Data Loading - HuggingFace Datasets
hf-dataset
recipe
Probably one of the easier and better ‘getting-started’ dataset libraries. It might not achieve the best results, but it’s good enough and the simplicity is hard to beat!
In my previous blog-post I introduced Daft. Now I wish to introduce a new tool, and later I’ll share both a comparison blog and recipes for both libraries on common tasks, such as Object Detection.
Loading From HuggingFace Datasets
HuggingFace Datasets is one of the biggest dataset providers out there, integrating with them is something that is of great importance.
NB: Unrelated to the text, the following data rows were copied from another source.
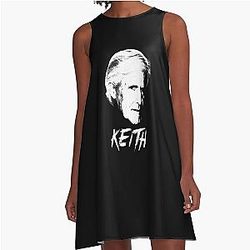 Killer Keith Morrison Beautiful Day A-Line Dress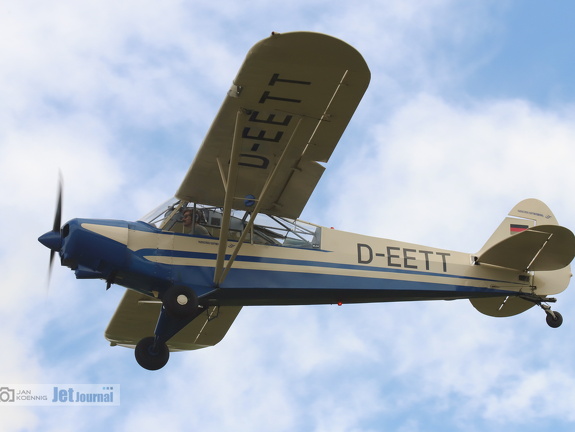 D-EETT, Piper PA-18-150 (610 Besuche) D-EETT, Piper PA-18-150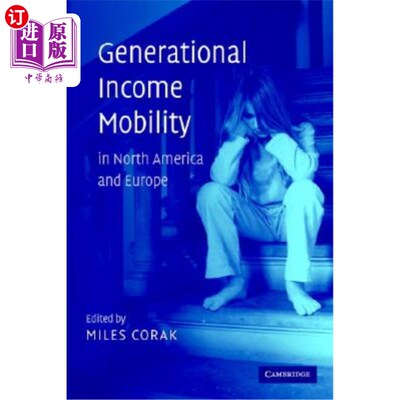 海外直订Generational Income Mobility in North America and Europe 北美和欧洲的代际收入流动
Luckily it’s easy!
import datasets
ds = datasets.load_dataset("detection-datasets/fashionpedia")Data Transforms
HuggingFace Datasets comes with a lot of nice-to-haves, like being able to .map on all Datasets directly in one call.
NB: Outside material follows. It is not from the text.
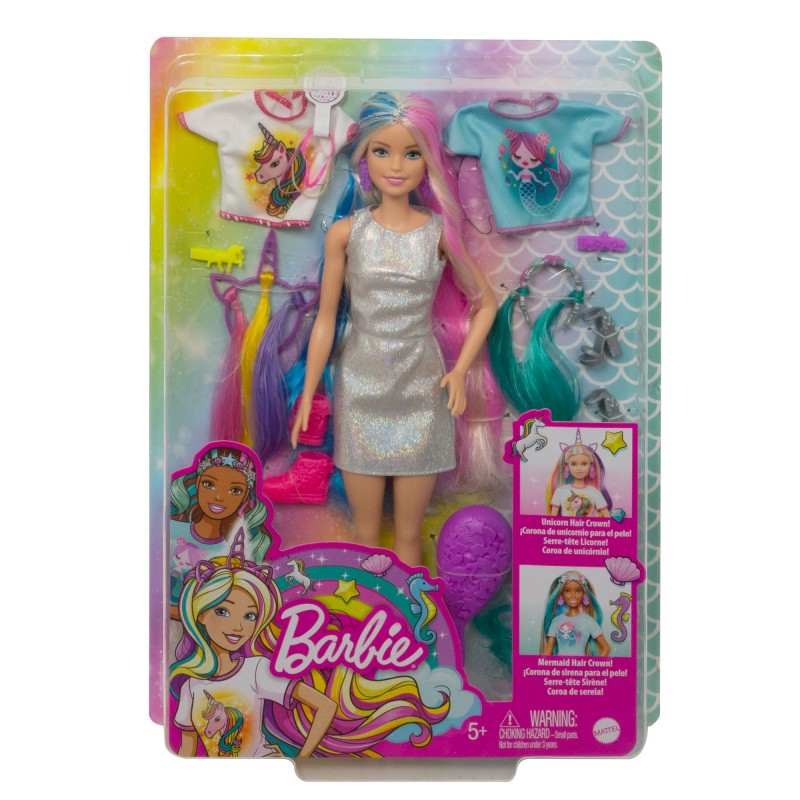 Barbie Cheveux Fantastiques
import albumentations as A
import numpy as np
PREPROCESS_TRANSFORMS = A.Compose(
[A.Resize(224, 244)],
bbox_params=A.BboxParams(format="pascal_voc", label_fields=["category"]),
)
AUGMENTATIONS = A.Compose([A.HorizontalFlip(p=0.1), A.VerticalFlip(p=0.1)])
# test if we'd run batched mode and compare.
def transform_images(data: dict) -> dict:
out = PREPROCESS_TRANSFORMS(
image=np.array(data["image"]),
bboxes=data["objects"]["bbox"],
category=data["objects"]["category"],
)
return out
ds.map(transform_images, num_proc=4)